Orpiment sits on the color gradient between yellow and orange, a bright pigment mostly found and seen in minerals. It comes from arsenic sulfide were lemon or similar bright yellows come from as well. The main sources of this material are found in Turkish Kurdistan and the Russian republic of Georgia.
The name of the color comes from the Latin word auripigmentum, meaning golden pigment.

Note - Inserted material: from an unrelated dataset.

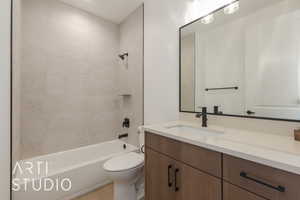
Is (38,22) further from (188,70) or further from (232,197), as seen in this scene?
(232,197)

According to Natural Pigments, the source of the color comes from a rare mineral that forms with realgar and would usually come in huge masses. The luster would usually range from resinous to pearly. Italian painters source orpiment from the fumaroles of Mount Vesuvius and Campi Flegrei in Tuscany. Web Exhibits traced further origins and history of orpiment:
“Known to the Greeks as arsenikon and related to the Persian zarnikh which is based on the word zar, the Persian for gold. Known since ancient times its export to Europe was at one time prolific with large supplies reportedly leaving the Yunnan province of China. Mentioned by Pliny and Vitruvious and found in Egyptian works, Persian and across Asia. It seems to have had little known use in Northern Europe where lead tin yellow seems to have been one of the dominant yellows in a European palette. During the Renaissance, orpiment was imported to Venice from Asia Minor.”
It’s also a color that dates way back into ancient times, and sometimes was considered as ‘gold’ in ancient Egypt, from 31st to 6th century B.C, as well as in Greek and Roman documents. The work Leyden papyrus described orpiment as a door used for late Egyptian painting, in alchemy, the color was of interest to both Eastern and Western alchemists as they searched for a way to recreate gold.
To emulate this color in photography, we recommend using color gel filters and shooting in the golden hours while pushing a color negative film such as the Lomography Color Negative 400.